The German logistics giant Deutsche Post said on Monday it would cut 9,500 jobs as part of restructuring of the loss-making DHL express mail delivery activities in the United States.
Deutsche Post said in a statement that the restructuring, involving the winding up of DHL's domestic US air and ground operations, would cost about three billion euros (3.9 billion dollars).
The group "will focus its express business in the US on its core international competencies and exit the domestic air and ground express service in the country by the end of January," a statement said.
"The international express offering in the US will be maintained on today's levels and the region will remain an integral part of DHL's global Express network," it added.
Annual operating costs at its DHL U.S. Express unit "will be reduced from 5.4 billion dollars (4.2 billion euros) to less than one billion dollars."

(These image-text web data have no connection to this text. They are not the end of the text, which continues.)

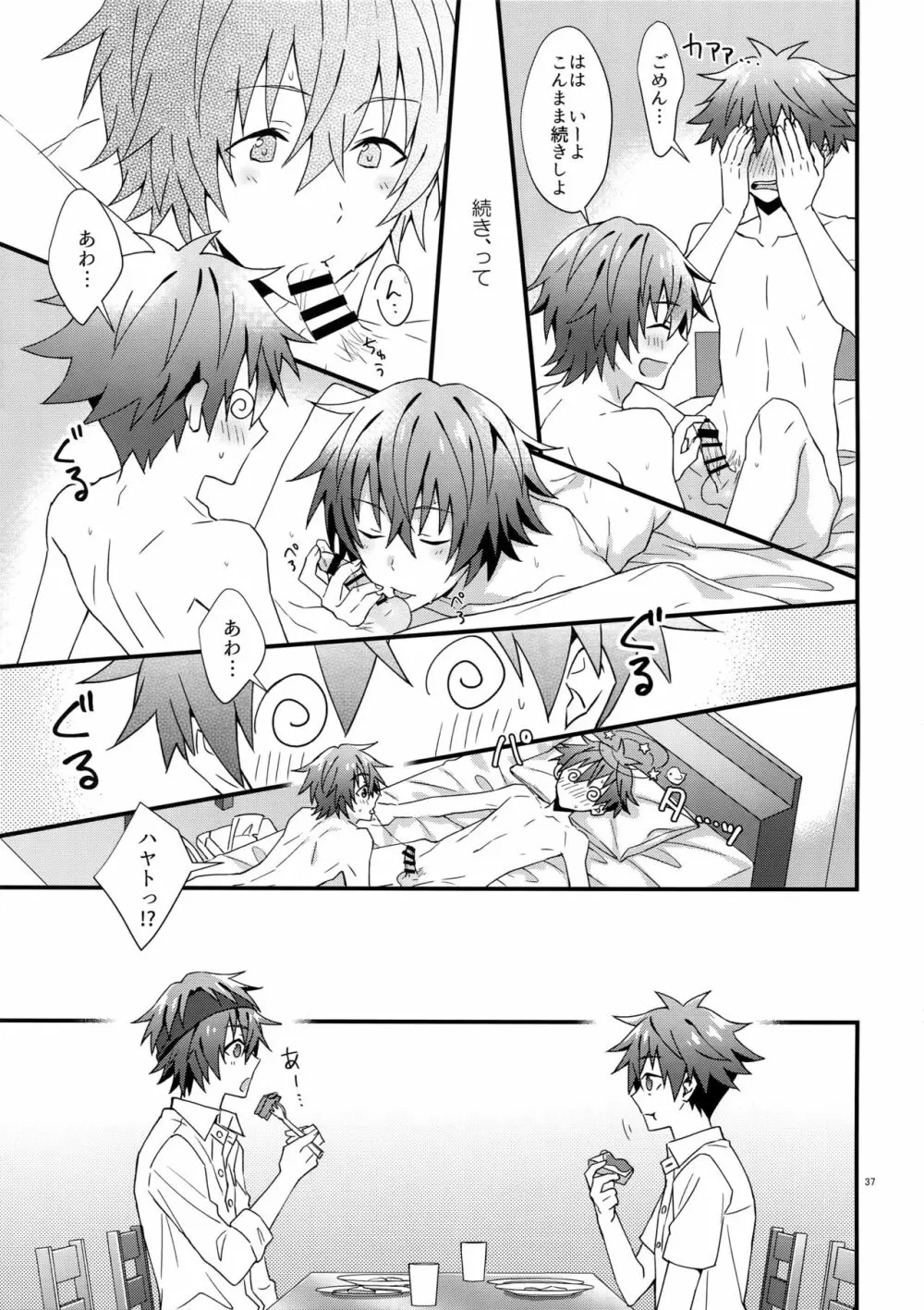 俺の初めて貰ってください！ - page36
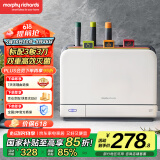 摩飞电器（Morphyrichards）【国家补贴】刀筷砧板消毒机 紫外线消毒刀具烘干器 砧板消毒烘干一体机 菜板分类 刀具收纳MR1001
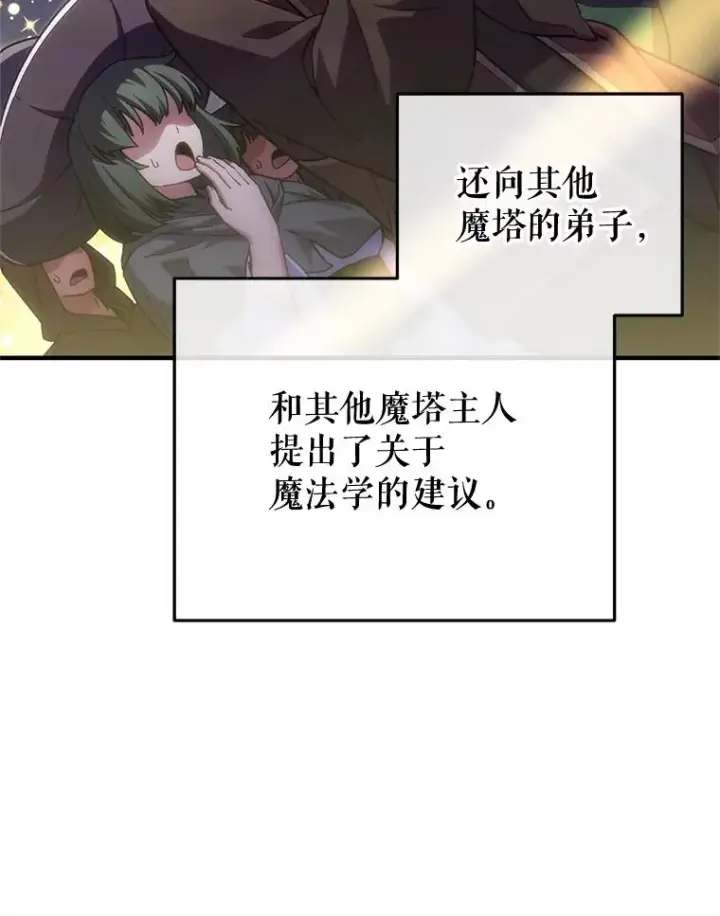《糟糕的重生》6.血统仪式规则图34
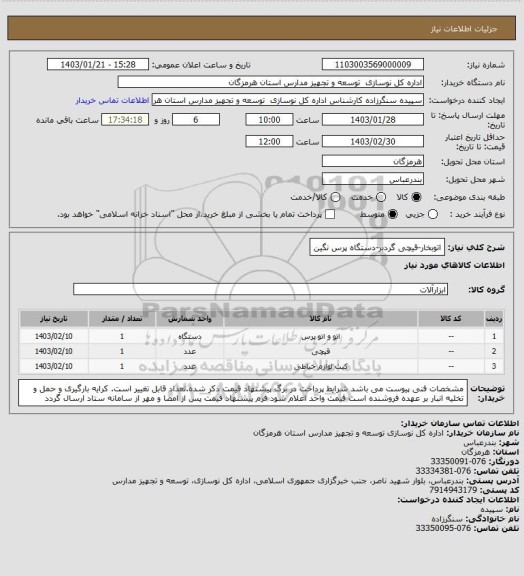 استعلام اتوبخار-قیچی گردبر-دستگاه پرس نگین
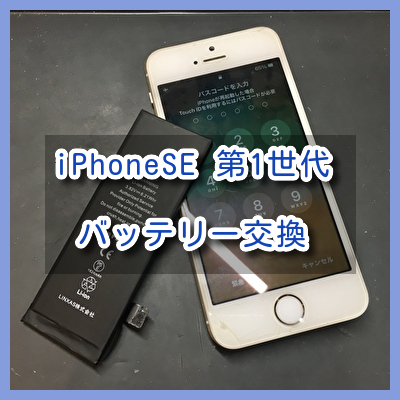古い機種でも整備すれば大丈夫！iPhoneSE 第1世代（アイフォン）のバッテリー交換を行いました！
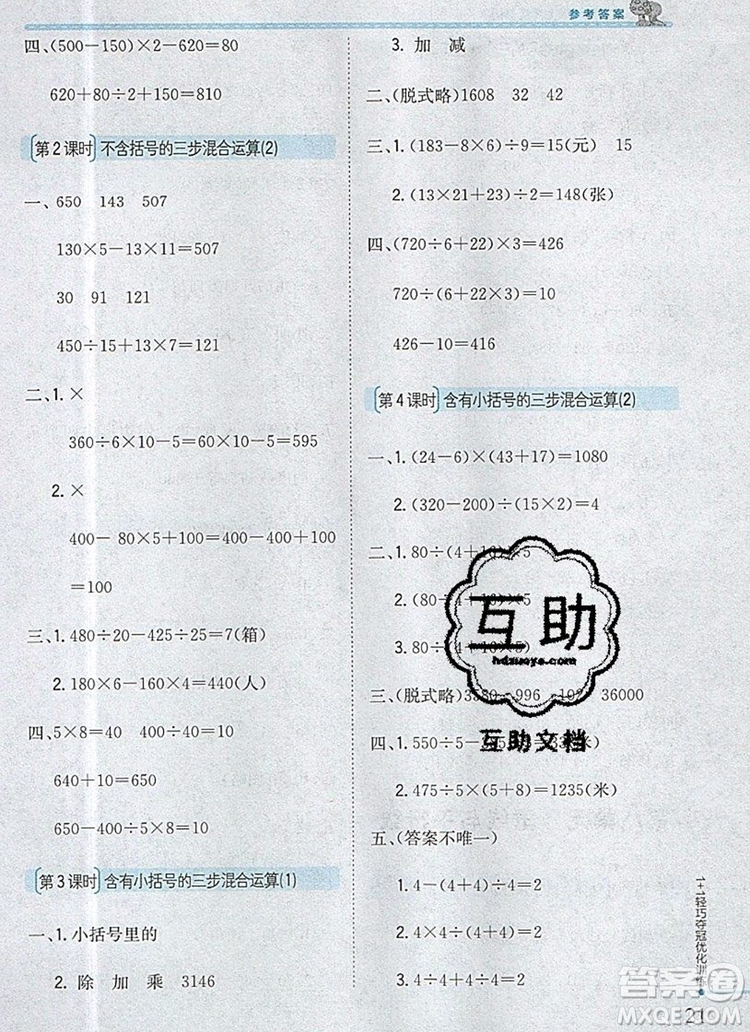 2019年1加1輕巧奪冠優(yōu)化訓(xùn)練四年級數(shù)學(xué)上冊江蘇版銀版參考答案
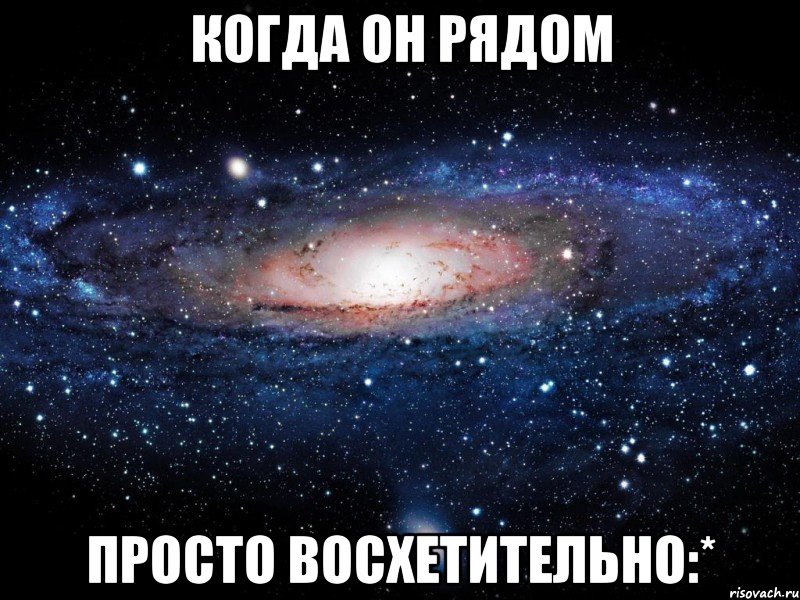 когда он рядом просто восхетительно:*, Мем Вселенная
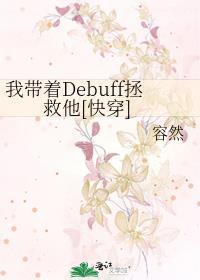 我带着Debuff拯救他[快穿]封面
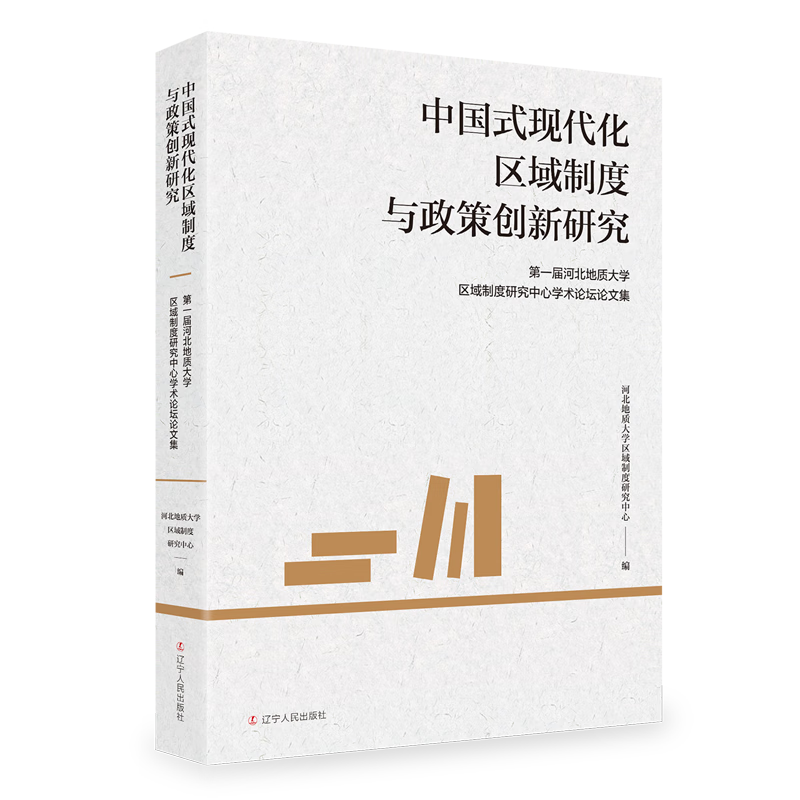 新华正版 中国式现代化区域制度与政策创新研究:第一届河北地质大学区域制度研究中心学术论坛论文集 中国政治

The group said it would also cut other spending by another one billion euros by the end of 2010, updating a previous forecast of a 500 million euro reduction in 2009.
Deutsche Post, in which the government holds a 31 percent stake, nonetheless warned that it "will probably see a full-year reported net loss for 2008."

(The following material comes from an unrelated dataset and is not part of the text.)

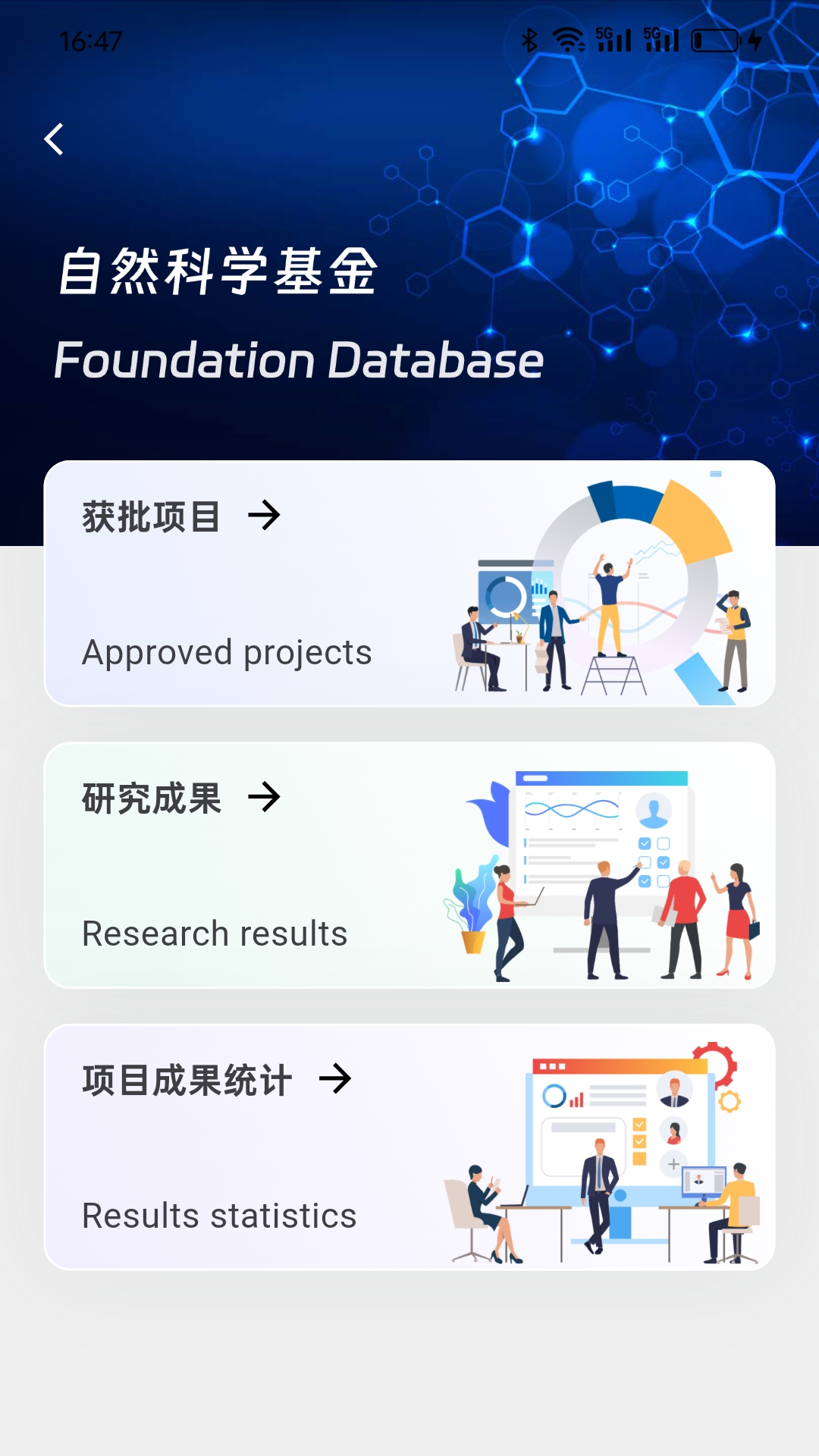 精彩截图-MedPeer2026官方新版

The Frankfurter Allgemeine Zeitung newspaper had said earlier on Monday that Deutsche Post "assesses for this year alone at 1.3 billion dollars, or five million dollars a day, the loss recorded in the United States."
But the German logistics giant said its nine-month core earnings had gained 1.3 percent to 1.6 billion euros, on sales that rose by 2.3 percent to 40.5 billion euros.
The price of shares in the group jumped by 8.82 percent to 10.18 euros in midday trading, while the DAX index of leading shares had gained 3.17 percent overall.